I want to run hierarchical clustering with single linkage to cluster documents with 300 features and 1500 observations. I want to find the optimal number of clusters for this problem.
The below link uses the below code to find the number of clusters with max gap.
# Compute gap statistic
set.seed(123)
iris.scaled <- scale(iris[, -5])
gap_stat <- clusGap(iris.scaled, FUN = hcut, K.max = 10, B = 50)
# Plot gap statistic
fviz_gap_stat(gap_stat)
But in the link hcut is not clearly defined. How can I specify single linkage hierarchical clustering to the clusGap()
function?
Do we have an equivalent of clusGap()
in python?
Thanks
The hcut()
function is part of the factorextra
package used in the link you posted:
hcut package:factoextra R Documentation
Computes Hierarchical Clustering and Cut the Tree
Description:
Computes hierarchical clustering (hclust, agnes, diana) and cut the tree into k clusters. It also accepts correlation based distance measure methods such as "pearson", "spearman" and "kendall".
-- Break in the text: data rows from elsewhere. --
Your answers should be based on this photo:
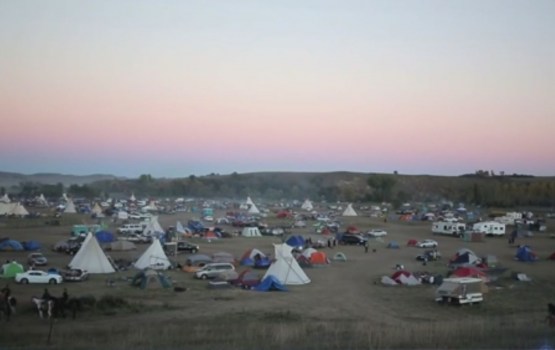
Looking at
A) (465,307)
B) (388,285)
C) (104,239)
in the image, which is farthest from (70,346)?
(104,239)

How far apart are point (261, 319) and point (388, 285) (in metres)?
7.70

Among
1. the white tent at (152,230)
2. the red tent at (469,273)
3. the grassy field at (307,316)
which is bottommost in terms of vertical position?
the grassy field at (307,316)

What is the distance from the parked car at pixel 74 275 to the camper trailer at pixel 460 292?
11.8m

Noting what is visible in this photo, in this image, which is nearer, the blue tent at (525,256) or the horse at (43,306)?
the horse at (43,306)

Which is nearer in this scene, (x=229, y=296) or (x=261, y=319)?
(x=261, y=319)

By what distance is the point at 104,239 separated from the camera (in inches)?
1307

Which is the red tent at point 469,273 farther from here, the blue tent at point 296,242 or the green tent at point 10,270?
the green tent at point 10,270

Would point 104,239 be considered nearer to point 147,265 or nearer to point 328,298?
point 147,265

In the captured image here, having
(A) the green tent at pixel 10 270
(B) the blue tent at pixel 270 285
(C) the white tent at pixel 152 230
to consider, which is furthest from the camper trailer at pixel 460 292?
(C) the white tent at pixel 152 230

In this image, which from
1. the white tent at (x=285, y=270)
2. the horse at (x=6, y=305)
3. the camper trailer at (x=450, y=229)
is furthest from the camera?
the camper trailer at (x=450, y=229)

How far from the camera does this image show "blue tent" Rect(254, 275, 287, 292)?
1950cm

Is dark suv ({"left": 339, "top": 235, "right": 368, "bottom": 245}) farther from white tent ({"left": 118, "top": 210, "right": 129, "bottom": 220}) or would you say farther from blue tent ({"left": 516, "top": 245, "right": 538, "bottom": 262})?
white tent ({"left": 118, "top": 210, "right": 129, "bottom": 220})

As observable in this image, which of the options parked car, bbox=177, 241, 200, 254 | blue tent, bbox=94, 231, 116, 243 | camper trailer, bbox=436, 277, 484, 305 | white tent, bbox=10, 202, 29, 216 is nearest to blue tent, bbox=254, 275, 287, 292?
camper trailer, bbox=436, 277, 484, 305

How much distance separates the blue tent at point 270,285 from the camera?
19.5 metres
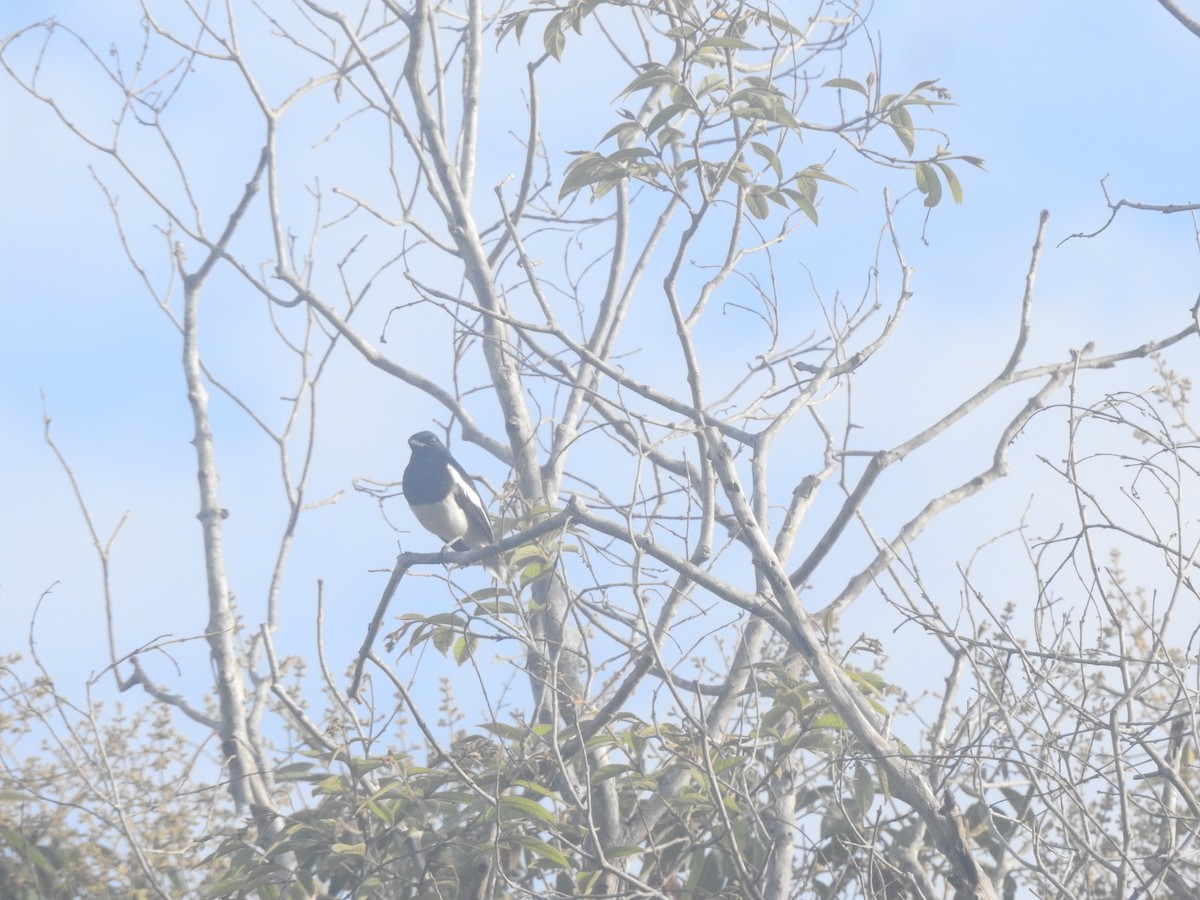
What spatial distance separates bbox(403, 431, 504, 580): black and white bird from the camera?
271 inches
R also has a built-in function, hclust()
, which can be used to perform hierarchical clustering. By default, however, it does not perform single-linkage clustering, so you can't simply replace hcut
with hclust
.
If you look at the help for clusGap()
, however, you will see that you can provide a custom clustering function to be applied:
FUNcluster: a ‘function’ which accepts as first argument a (data) matrix like ‘x’, second argument, say k, k >= 2, the number of clusters desired, and returns a ‘list’ with a component named (or shortened to) ‘cluster’ which is a vector of length ‘n = nrow(x)’ of integers in ‘1:k’ determining the clustering or grouping of the ‘n’ observations.
The hclust()
function is able to perform single-linkage hierarchical clustering, so you can do:
cluster_fun <- function(x, k) list(cluster=cutree(hclust(dist(x), method="single"), k=k))
gap_stat <- clusGap(iris.scaled, FUN=cluster_fun, K.max=10, B=50)